[Extract provided]:
BEGIN

The latent flow matching objective is written as:
$$\mathcal{L}_{\mathrm{FM}} = \mathbb{E}_{s \sim \mathcal{U}[0,1]} \left\| v(z_s, s, c) - (z_1 - z_0) \right\|^2,$$
with the interpolation path $z_s = (1-s) z_0 + s z_1$, where $z_0$ is Gaussian noise, $z_1$ is the encoded clean latent, and $c$ is the conditioning signal. At inference time, the model integrates an ODE from noise to data space and then decodes the resulting latent video.
The paper’s backbone choice is WAN2.1-VACE, a video-to-video model that provides spatio-temporal control through a reference-video conditioning path. GRA adapts this backbone rather than training a new video generator from scratch, and the ablation results show that this pretrained prior is crucial for convergence and quality.
VACE control and concept decoupling
To control the denoising process, the authors use VACE-style concept decoupling. The coarse RelightNet renderings are split into reactive frames and inactive frames using a binary mask $M$:
$$F_{\mathrm{reac}} = I^{\kappa} \odot M, \qquad F_{\mathrm{inac}} = I^{\kappa} \odot (1-M).$$
Reactive frames are the ones the model is asked to refine, while inactive frames act as temporal anchors that reduce drift. Both streams, together with the mask, are encoded through the VACE control unit and fused into the diffusion backbone. The paper also adds a reference image under neutral illumination, which helps preserve identity-specific appearance independently of the target lighting.
During training, the first five frames of the conditioning sequence are sometimes replaced with ground-truth frames. This happens with probability 40%, and those frames are marked as inactive. The goal is to teach the model to continue a sequence from a short seed, which is later important for long-form rollout at inference time.
Atemporal lighting conditioning
Because the RHC dataset captures a distinct environment map in every frame, GRA injects illumination explicitly on a per-frame basis. The environment maps are transformed to camera space, encoded with the VAE encoder, and then attached to the DiT features using atemporal cross-attention. The key design choice is that each video frame attends only to its own environment-map latent, rather than using temporal cross-attention across all lighting tokens.
The paper argues that this is an inductive bias aligned with the data: if lighting changes every frame, forcing the model to learn a full temporal attention matrix is both less efficient and more computationally expensive. The ablations support this claim: temporal lighting conditioning performs slightly worse than the proposed atemporal version, and removing lighting conditioning entirely leads to more visible shading errors.
Error recycling for long-form generation
To support long sequences, GRA adopts error recycling. The motivation is that even if a model performs well on short clips, self-generated outputs at inference time drift away from the ground-truth distribution seen during training. Error recycling injects reconstruction residuals from previous generations as perturbations during training, teaching the model to recover from its own mistakes.

END

[Collected material]:
BEGIN

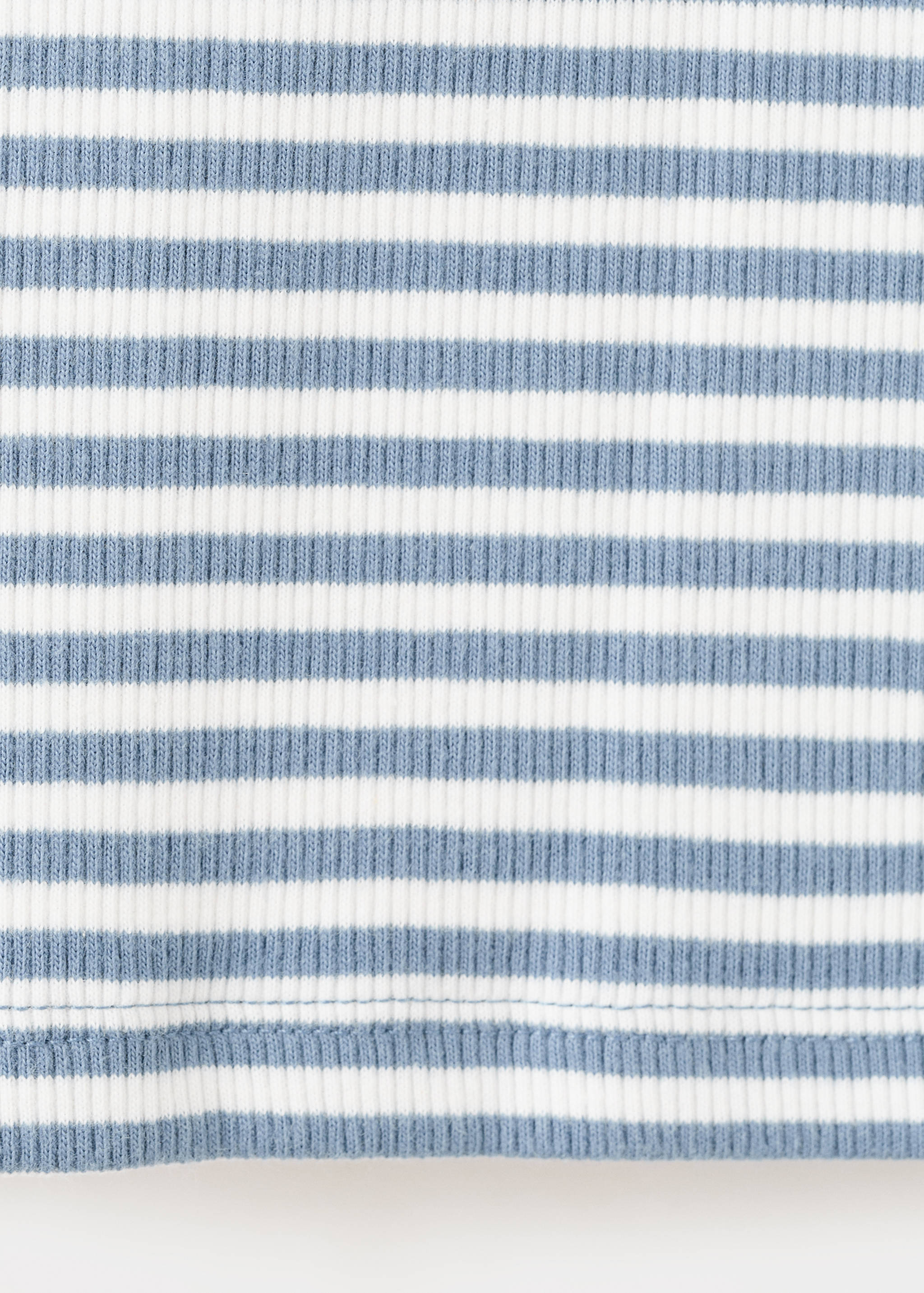 Striped ribbed top - Details of the article 0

END

[Exercise set]:
1/ In the GRA excerpt, why does each video frame attend only to its own environment-map latent instead of using temporal cross-attention across all lighting tokens? Answer in one to three sentences.
2/ Please duplicate the part of the GRA excerpt that opens with the words containing "The paper’s backbone" and closes with "convergence and quality.".

[Solutions to the exercise]:
1/ The RHC dataset captures a distinct environment map in every frame, so the lighting changes each frame. Forcing the model to learn a full temporal attention matrix would be less efficient and more computationally expensive, and the ablations show that temporal lighting conditioning performs slightly worse than the atemporal version.

2/
The paper’s backbone choice is WAN2.1-VACE, a video-to-video model that provides spatio-temporal control through a reference-video conditioning path. GRA adapts this backbone rather than training a new video generator from scratch, and the ablation results show that this pretrained prior is crucial for convergence and quality.